Not certain what all this musing has to do with the work of the mandala except that holding creation in my hands, spinning yarn into creation, sun into mandala frees my mind and heart to wander, inquire, muse and dream. 

So here I am.

This section finished with a nice round of "flowers", clearly serendipitous with the Spring equinox just a few weeks away. I love how the Universe does this! The project is now ready to transform into a square; can't wait to see how this will unfold, like my life!



Transformation & Hope - Part 4


I am now officially done with 66 rows of 114. It sounds like I've completed half the project; however, as I remember from the Mandala 2020, row count has very little to do with completion time or effort. As the project gets larger, the number of stitches in each row increases, which results in it requiring longer to circumnavigate - if I can use that word in a craft project.

The mandala has completed its transformation from star to circle. Part 4 is solidly, line in the sand, no questions asked, clearly stating: I am transformed!

The deep dark green yarn helps define the shift, and as I worked this beautiful color into the mandala I mused on transformation and hope.

There is a certain darkness, risk, and danger to transformation. Like a garden, transformation needs a time for dying, burying, tearing out in order to create space for the new life, form, structure. The quieting time of winter, plowing under, fallowness is vital to health and renewal, growth, rejuvenation and transformation in the spring blooming time. So it is with transformation. To bloom, energy has to be focused on the new life, not the deadwood, dry stalks. Those are dug into the earth to nourish the new crop.

What am I risking now, pulling out, plowing under in my own work of transformation? What darkness or unused "things" can I remove to make room for new growth? I have plenty I can work on; however, it seems that life surfaces those things that require consideration whether I want to work on them or not!

Exercise 1:
According to the mandala text, how many rows of the project are finished, out of how many in total?
Exercise 2:
Rewrite the passage of the mandala text from "I am now officially" to "a craft project.", swapping "stitches" for "loops".
Exercise 3:
Write the next part of the mandala text, picking up after its final sentence.

Collected data:
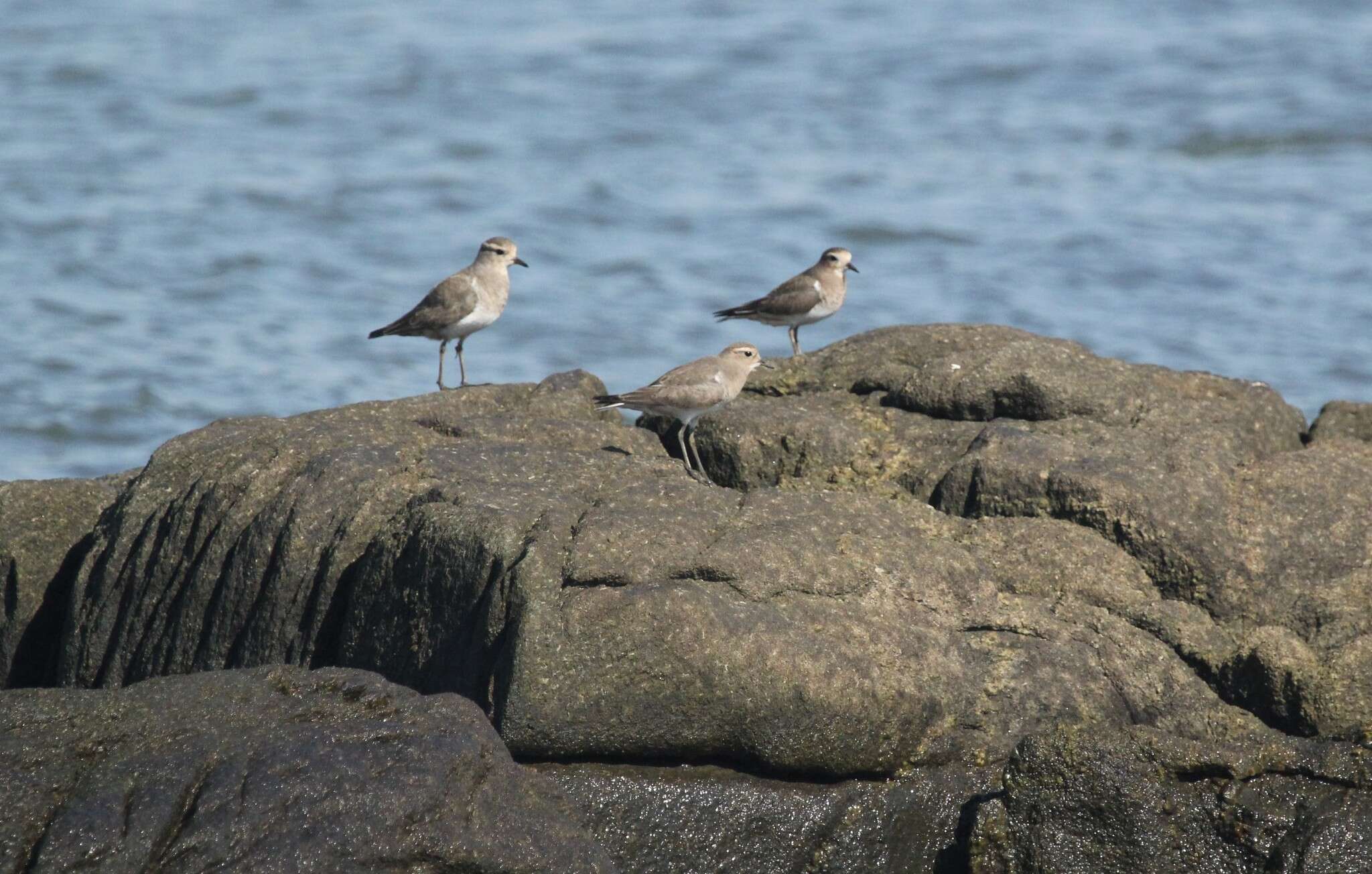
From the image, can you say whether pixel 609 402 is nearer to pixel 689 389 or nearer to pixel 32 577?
pixel 689 389

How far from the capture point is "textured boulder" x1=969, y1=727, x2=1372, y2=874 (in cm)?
659

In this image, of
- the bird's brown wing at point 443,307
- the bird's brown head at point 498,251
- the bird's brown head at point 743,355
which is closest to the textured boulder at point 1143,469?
the bird's brown head at point 743,355

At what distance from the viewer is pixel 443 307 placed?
1192 centimetres

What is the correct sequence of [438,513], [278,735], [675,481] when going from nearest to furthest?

Written answer 1:
66 rows are finished out of 114.

Written answer 2:
I am now officially done with 66 rows of 114. It sounds like I've completed half the project; however, as I remember from the Mandala 2020, row count has very little to do with completion time or effort. As the project gets larger, the number of loops in each row increases, which results in it requiring longer to circumnavigate - if I can use that word in a craft project.

Written answer 3:
Then there is hope. Intuitively I wouldn't think that hope has a darkness in it, yet as I circled the Still Point in the mandala, meditating on transformation and hope, I understood that despair, fear, doubt, discouragement, disbelief are opposites of hope, and without the darkness, how can I know hope?

These last hard years of global loss of life and freedom have certainly been the dark side of hope. Perhaps as this new spring begins its annual flirtation with winter, pandemic restrictions begin to lift around the world, and family gatherings are more common again, we can steward the hope springing out of the deadwood of this recent past.





Transformation & Hope - Part 3


The pattern of the mandala is transformation personified. Starting in the circle, the still point, it became a six-sided star, then shifted its points 30 degrees and ended in a circle. In Part 2 it continued mostly round, laying in points and position for its Part 3 transformation into a 12-sided star. 

In the Mandala, each row has a certain duality: the beauty of itself and the building block for the next metamorphosis in the pattern. These changes, nearly row by row, are an objective lesson in the definition of transformation: crossing over, into new form, shape, structure, character.

Crossing over barriers such as bridges, rivers and objects is a well-used trope in old wives' tales, fairy tales, traditions and language. Charon, son of the Goddess Nyx, destined to be the Ferryman carrying souls across the River Styx, demanding coin of the dead for the ride; Moses leading the unruly tribes of Israel across the Red Sea on miraculously dry land; the three billy goats named Gruff, fooling the Troll in order to cross over his bridge; jumping the broom in marriage ceremonies, signifying the shift from two single units to one with all the changes required; and, "Over the Moon" which refers to ecstatic change and transformation.

These examples of transformation, from life to death, danger to safety, one side of a ravine to another, are physical transformations. There are other, deeper changes, spiritual and psychological into which the meditative nature of working with yarn and the repetition of stitching are leading me. I wonder what is on the other side of this transformative work.